Tiene banco, nel dibattito politico adriese, la severa batosta subita dalla città etrusca al tavolo del parco: per Adria non c’è posto nel direttivo. Un anno fa era stata esclusa perché, almeno questa è la versione data dal sindaco Omar Barbierato, si era deciso per la rotazione: oggi a te, domani a me. Arrivato il momento in cui Porto Viro doveva lasciare il posto ad Adria, è successo che Maura Veronese è rimasta al suo posto e Omar Barbierato si è ritrovato con un pugno di mosche in mano. E non ha neppure protestato: se ne è andato per non rovinare la festa della conferenza di sindaci che all’unanimità ha votato il proprio rappresentante nel direttivo.

Molto duro il commento della lista civica Cavallari2.0: o ci prendono in giro, o non c’è consapevolezza di quello che sta succedendo. “Il danno è davvero rilevante per gli adriesi – attacca Lamberto Cavallari – E’ stata consumata una grave beffa riguardo alle nomine del direttivo dell’Ente Parco. Ci spiace dirlo, ma è la conferma di quanto sosteniamo da quasi tre anni e che abbiamo ribadito nei giorni scorsi. Adria non solo non è più in grado di proporre una linea credibile e condivisa sulle politiche di gestione e sviluppo del territorio –prosegue Cavallari - ma come se ciò non bastasse, è divenuta elemento secondario e trascurabile nei luoghi deputati a delineare scenari di crescita e progresso. La vantata sinergia con il territorio dichiarata dai civici è solo di facciata e non si trasforma, alla prova dei fatti, in risultati concreti. Le giustificazioni, francamente opinabili del sindaco riguardo alla vicenda, non cancellano questa incontrovertibile realtà: in tale situazione ci rimette la città che rimane priva di rappresentanza”.

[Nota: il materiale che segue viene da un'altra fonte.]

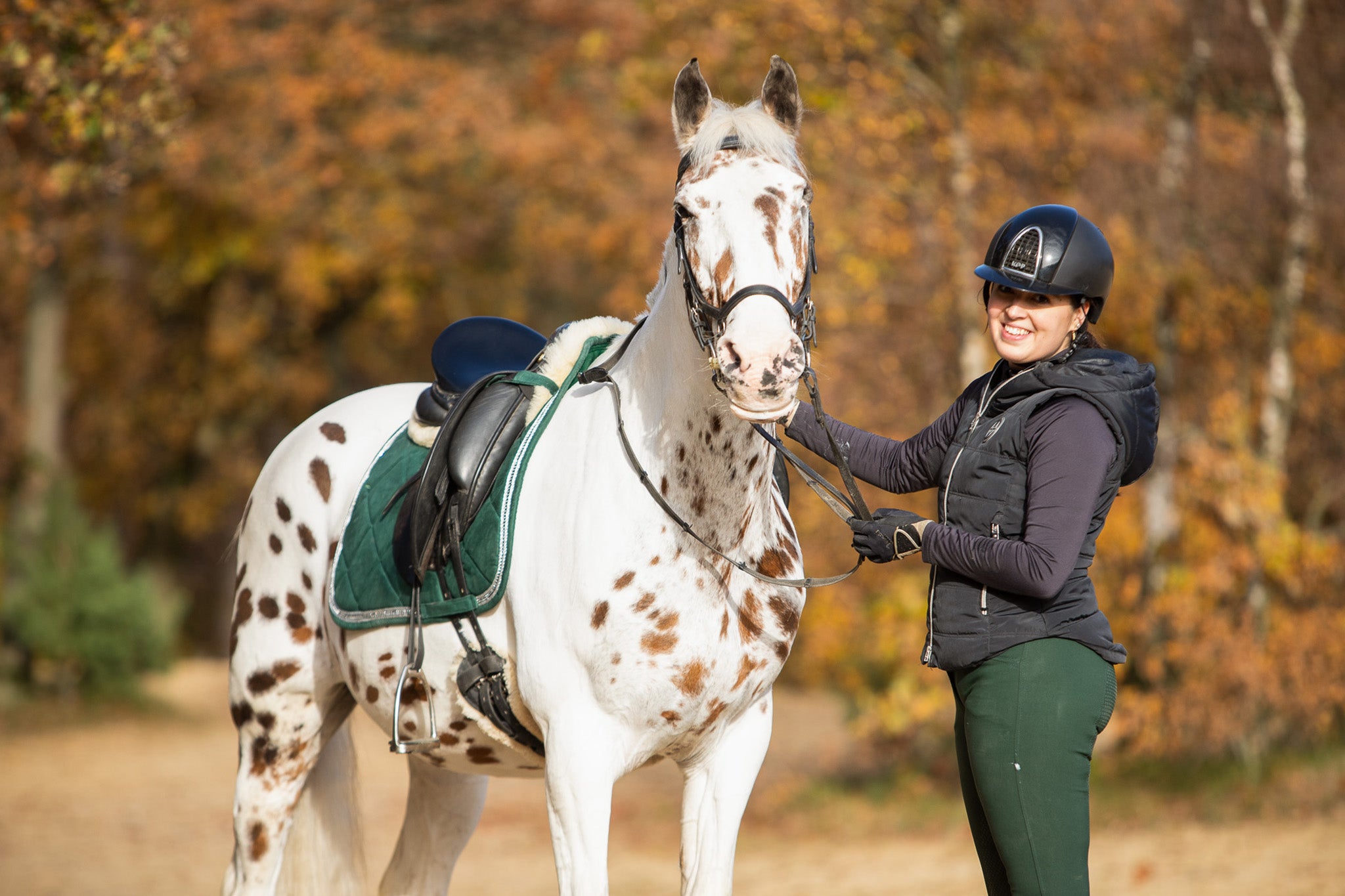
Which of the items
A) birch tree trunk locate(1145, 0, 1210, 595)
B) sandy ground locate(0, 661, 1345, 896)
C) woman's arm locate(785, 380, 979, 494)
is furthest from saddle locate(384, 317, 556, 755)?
birch tree trunk locate(1145, 0, 1210, 595)

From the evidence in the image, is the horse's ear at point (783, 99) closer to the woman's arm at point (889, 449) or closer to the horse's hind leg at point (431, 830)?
the woman's arm at point (889, 449)

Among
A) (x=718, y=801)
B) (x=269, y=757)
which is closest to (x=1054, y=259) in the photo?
(x=718, y=801)

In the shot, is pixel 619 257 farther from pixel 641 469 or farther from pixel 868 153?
pixel 641 469

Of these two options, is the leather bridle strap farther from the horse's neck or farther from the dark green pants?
the dark green pants

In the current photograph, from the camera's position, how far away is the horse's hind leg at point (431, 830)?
383 cm

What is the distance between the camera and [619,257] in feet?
47.8

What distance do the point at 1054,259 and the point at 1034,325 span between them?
0.51ft

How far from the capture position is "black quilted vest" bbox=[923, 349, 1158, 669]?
2.56m

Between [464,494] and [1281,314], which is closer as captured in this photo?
[464,494]

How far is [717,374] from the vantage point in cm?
242

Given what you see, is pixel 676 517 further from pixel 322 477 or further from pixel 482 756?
pixel 322 477

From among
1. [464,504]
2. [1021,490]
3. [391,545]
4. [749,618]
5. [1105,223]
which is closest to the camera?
[1021,490]

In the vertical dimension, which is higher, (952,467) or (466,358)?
(466,358)

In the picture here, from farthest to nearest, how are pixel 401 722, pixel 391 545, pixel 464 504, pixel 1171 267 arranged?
pixel 1171 267
pixel 391 545
pixel 401 722
pixel 464 504
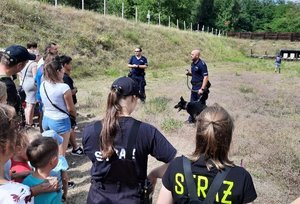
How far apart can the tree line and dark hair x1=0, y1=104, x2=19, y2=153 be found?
146ft

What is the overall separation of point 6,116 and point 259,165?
483 cm

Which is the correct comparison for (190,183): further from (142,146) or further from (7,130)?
(7,130)

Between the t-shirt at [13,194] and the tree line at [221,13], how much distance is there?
44.8 m

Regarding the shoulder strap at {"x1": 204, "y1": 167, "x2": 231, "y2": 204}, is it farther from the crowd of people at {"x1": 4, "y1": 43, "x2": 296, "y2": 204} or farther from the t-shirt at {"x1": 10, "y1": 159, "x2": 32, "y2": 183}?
the t-shirt at {"x1": 10, "y1": 159, "x2": 32, "y2": 183}

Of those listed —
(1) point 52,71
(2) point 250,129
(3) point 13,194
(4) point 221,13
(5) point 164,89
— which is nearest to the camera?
(3) point 13,194

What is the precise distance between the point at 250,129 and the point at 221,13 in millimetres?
69492

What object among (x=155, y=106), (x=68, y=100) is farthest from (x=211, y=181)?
(x=155, y=106)

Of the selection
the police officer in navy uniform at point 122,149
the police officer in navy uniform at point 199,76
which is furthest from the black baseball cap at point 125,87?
the police officer in navy uniform at point 199,76

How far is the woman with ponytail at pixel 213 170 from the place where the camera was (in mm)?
2070

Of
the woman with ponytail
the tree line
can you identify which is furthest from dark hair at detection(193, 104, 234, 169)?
the tree line

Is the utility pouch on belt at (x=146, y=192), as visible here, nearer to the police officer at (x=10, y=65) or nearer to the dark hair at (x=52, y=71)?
the police officer at (x=10, y=65)

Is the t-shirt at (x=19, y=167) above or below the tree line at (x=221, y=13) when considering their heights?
below

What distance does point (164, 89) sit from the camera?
14.0 m

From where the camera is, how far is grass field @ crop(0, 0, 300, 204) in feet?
19.0
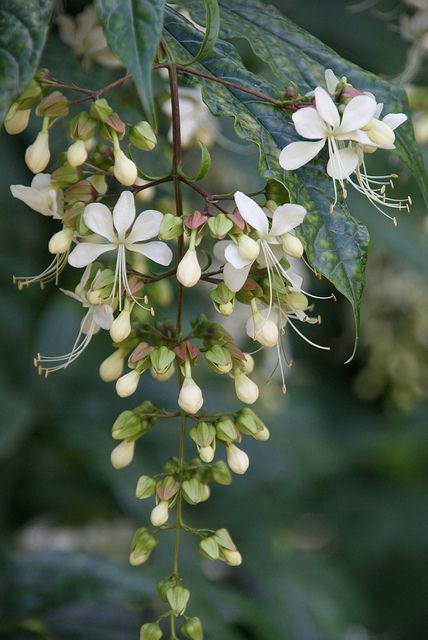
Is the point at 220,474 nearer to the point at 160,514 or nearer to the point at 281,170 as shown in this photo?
the point at 160,514

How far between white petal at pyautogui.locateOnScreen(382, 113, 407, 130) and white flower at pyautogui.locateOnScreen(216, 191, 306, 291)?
6.1 inches

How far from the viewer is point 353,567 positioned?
3.10 m

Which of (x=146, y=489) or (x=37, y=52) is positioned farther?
(x=146, y=489)

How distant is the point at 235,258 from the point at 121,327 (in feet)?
0.43

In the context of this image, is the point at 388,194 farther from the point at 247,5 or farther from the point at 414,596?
the point at 414,596

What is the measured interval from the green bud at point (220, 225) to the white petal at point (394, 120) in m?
0.20

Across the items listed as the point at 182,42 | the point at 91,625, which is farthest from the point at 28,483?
the point at 182,42

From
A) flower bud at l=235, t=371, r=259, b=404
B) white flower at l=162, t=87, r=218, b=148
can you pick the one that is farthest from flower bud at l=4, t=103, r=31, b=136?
white flower at l=162, t=87, r=218, b=148

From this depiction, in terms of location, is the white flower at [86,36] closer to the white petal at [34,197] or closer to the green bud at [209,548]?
the white petal at [34,197]

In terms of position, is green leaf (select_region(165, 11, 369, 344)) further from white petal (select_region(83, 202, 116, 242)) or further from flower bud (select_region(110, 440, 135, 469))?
flower bud (select_region(110, 440, 135, 469))

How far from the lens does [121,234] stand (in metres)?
0.85

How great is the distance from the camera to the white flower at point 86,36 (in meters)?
1.25

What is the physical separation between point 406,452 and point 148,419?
2.54m

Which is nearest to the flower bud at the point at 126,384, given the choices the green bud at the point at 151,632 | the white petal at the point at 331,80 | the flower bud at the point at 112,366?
the flower bud at the point at 112,366
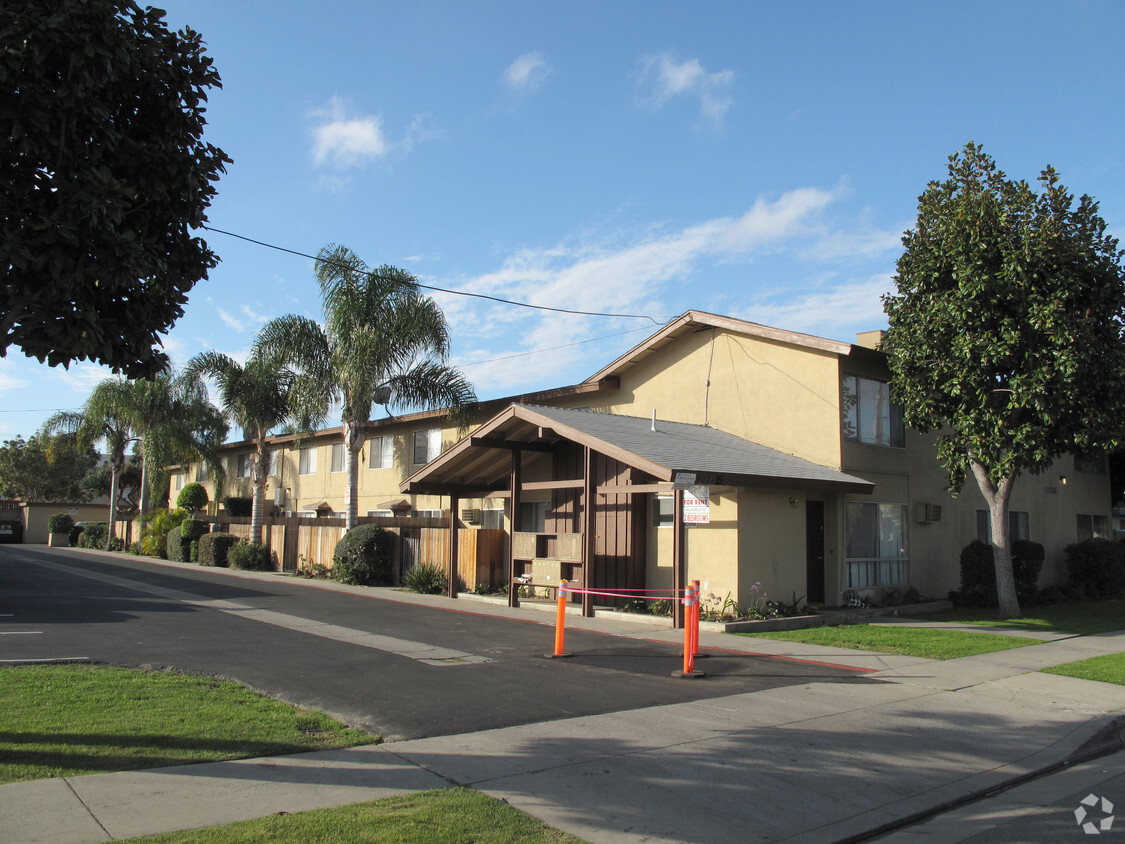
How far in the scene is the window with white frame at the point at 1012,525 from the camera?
2186 centimetres

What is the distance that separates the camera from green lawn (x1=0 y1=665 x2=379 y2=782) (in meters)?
6.32

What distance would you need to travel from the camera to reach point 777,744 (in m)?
7.48

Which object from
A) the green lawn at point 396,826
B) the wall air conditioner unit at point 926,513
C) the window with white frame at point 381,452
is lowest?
the green lawn at point 396,826

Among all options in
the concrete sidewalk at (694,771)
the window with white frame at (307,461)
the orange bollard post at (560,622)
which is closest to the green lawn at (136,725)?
the concrete sidewalk at (694,771)

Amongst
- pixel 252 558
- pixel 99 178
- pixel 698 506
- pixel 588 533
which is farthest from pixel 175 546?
pixel 99 178

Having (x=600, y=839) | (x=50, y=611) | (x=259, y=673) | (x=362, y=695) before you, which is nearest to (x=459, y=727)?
(x=362, y=695)

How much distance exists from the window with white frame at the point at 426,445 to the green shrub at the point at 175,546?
1369cm

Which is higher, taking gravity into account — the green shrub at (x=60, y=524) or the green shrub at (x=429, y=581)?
the green shrub at (x=60, y=524)

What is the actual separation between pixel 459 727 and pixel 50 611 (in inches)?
452

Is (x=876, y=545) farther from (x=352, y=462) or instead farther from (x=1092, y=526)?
(x=352, y=462)

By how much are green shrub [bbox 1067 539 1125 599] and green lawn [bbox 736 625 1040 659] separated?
11.1 metres

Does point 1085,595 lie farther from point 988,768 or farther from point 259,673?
point 259,673

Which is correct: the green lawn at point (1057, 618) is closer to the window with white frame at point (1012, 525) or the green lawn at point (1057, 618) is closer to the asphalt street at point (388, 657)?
the window with white frame at point (1012, 525)

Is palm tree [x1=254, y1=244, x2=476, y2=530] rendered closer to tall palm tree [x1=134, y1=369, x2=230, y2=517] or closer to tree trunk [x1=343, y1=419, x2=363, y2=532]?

E conclude con una frecciata ironica. “Complimenti dunque al sindaco e a Leonardo Bonato, coordinatore dei civici, per essere stati i primi a riuscire in questa impresa non facile da realizzare. Un fallimento senza se e senza ma. A questo punto la sola speranza è quella che i danni fin qui prodotti, e quelli che si succederanno prossimamente, non portino la città ad un punto di non ritorno”.